Nasa launches probes into space for moon mission
Updated on 19 June 2009
Nasa has launched its first moon shot in a decade, sending up a pair of unmanned probes to help determine where astronauts could land in years to come.
The mission comes 40 years after the first lunar footprints were made and is the first step in Nasa's effort to return humans to the moon by 2020.
An Atlas V rocket carrying the two spacecraft blasted off through clouds providing an exhilarating start to the £328 million expedition.
The two spacecraft should reach the moon by early next week.
The Lunar Reconnaissance Orbiter will provide a high-precision, three-dimensional map of the lunar surface.
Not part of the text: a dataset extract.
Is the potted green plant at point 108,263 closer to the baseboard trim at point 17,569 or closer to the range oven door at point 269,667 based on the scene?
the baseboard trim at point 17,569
It will circle the lunar poles and, via its seven science instruments, provide a new atlas of the moon as well as a guidebook for future explorers.
When it comes time to launch astronauts to the moon, Nasa wants to avoid putting them down on an uneven surface, near boulders or in a crater.
The second probe, called the Lunar Crater Observation and Sensing Satellite (LCROSS), will be aiming for a spectacular collision that should be visible from earth.
LCROSS, pronounced L-Cross, will drop the Centaur into a targeted crater. The impact will send a plume of ejected material up into the sunlight, vaporising any ice and exposing any traces of water.
Previous spacecraft have detected hydrogen in these craters which could be evidence of frozen water.
The plume of ejected material - more than 350 tons of soil and rock - should rise as high as six miles.
The trailing LCROSS will fly through the plume, take measurements, send the data to Earth, then crash into the surface four minutes after the Centaur, creating a second plume of debris.
The Hubble Space Telescope will monitor the event, as well as the Lunar Reconnaissance Orbiter, still circling the moon.